At the time, Travolta told the Telegraph's Celia Walden, he had felt so utterly overwhelmed by grief that he seriously considered throwing in the acting towel. Instead, he went on, in 2014, to take on a role in the thriller The Forger.
And it was the support of his co-believers in the Church of Scientology that he credited with enabling him to regain what he describes as his natural state as "a glass half full man" and "an optimist by nature".
Our secular, sceptical western society has largely turned its back on religion, but when it comes to grief and loss, belief in a higher power or a higher purpose still retains a strong resonance.
Travolta himself has spoken in the past of how he retains some of the beliefs he picked up growing up as the youngest of six in a New York suburb with his Italian American father and Irish mother. The traditional Catholic belief that "a person's soul lives on forever" is, he said in that 2014 interview, something he still values.
But by that time, he had also been part of the controversial Church of Scientology for almost four decades. For Travolta - Preston, too, was a member; the pair starring in the universally-panned screen adaption of founder L.Ron Hubbard's novel, Battlefield Earth in 2000 - it proved to be his salvation after the death of Jett.
"I don't know what I would have done if I hadn't had the support of Scientology," he said. "I don't think I could have got through it. They were with me every day after Jett died. They even travelled with me when I needed to get away. And for a solid two years it was like that: they were there every day."

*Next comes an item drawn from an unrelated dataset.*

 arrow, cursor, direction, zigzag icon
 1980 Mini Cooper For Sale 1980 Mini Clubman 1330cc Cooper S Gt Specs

Scientology, he claimed "really does provide a method that helps you handle extreme tragedies." Among Hubbard's teachings is the belief that those who die are born again in a new body - unlike reincarnation, which involves an element of judgement for past lives, Hubbard once described his vision as, "simply living time after time, getting a new body, eventually losing it and getting a new one".
Travolta first embraced Scientology in 1975 after being introduced to it by the actress Joan Prather on the set of The Devil's Rain in Mexico. "I wasn't well and she gave me what's called 'an assist'," he later recalled. "I got well very quickly after that, but when I say quickly, I mean 30 minutes later."
Whatever the merits or otherwise of his religion, Travolta will need all the tools at his disposal to cope with this third tragedy. In the Instagram post announcing his wife's death, he added: "I will be taking some time to be there for my children who have lost their mother, so forgive me in advance if you don't hear from us for a while. But please know that I will feel your outpouring of love in the weeks and months ahead as we heal."
Grief is not something that can be overcome by force of will, just as cancer is not something that can always be battled and defeated. Perhaps he also knows, more than most, though, that time can bring a kind of healing.